▽

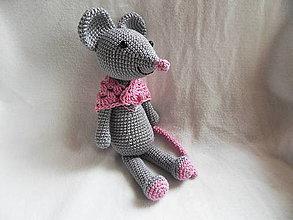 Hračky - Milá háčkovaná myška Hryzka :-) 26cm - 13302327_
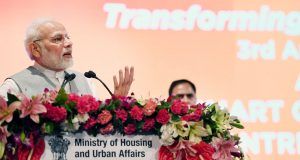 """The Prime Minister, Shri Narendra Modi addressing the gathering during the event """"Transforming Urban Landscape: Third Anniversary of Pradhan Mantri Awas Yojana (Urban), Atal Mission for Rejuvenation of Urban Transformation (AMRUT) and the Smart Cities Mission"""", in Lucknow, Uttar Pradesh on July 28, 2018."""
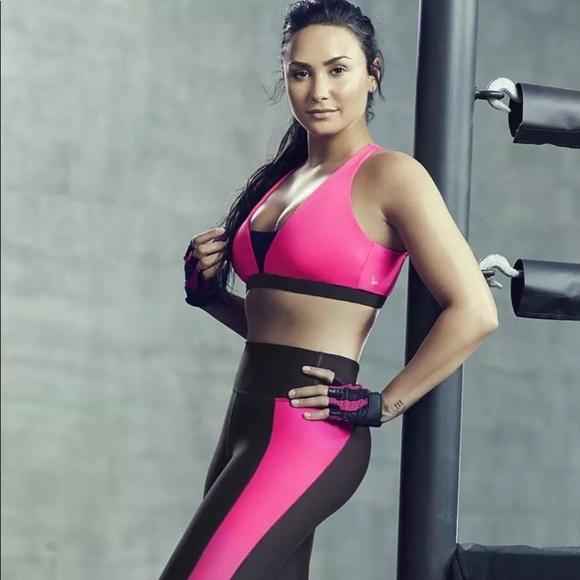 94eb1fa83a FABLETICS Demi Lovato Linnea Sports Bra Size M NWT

△

ASSIGNMENT
From the line that contains "Prime Minister, Shri" to the end of the material above, output every line exactly, both ends included, but leave out any pictures.

YOUR SOLUTION
 """The Prime Minister, Shri Narendra Modi addressing the gathering during the event """"Transforming Urban Landscape: Third Anniversary of Pradhan Mantri Awas Yojana (Urban), Atal Mission for Rejuvenation of Urban Transformation (AMRUT) and the Smart Cities Mission"""", in Lucknow, Uttar Pradesh on July 28, 2018."""
 94eb1fa83a FABLETICS Demi Lovato Linnea Sports Bra Size M NWT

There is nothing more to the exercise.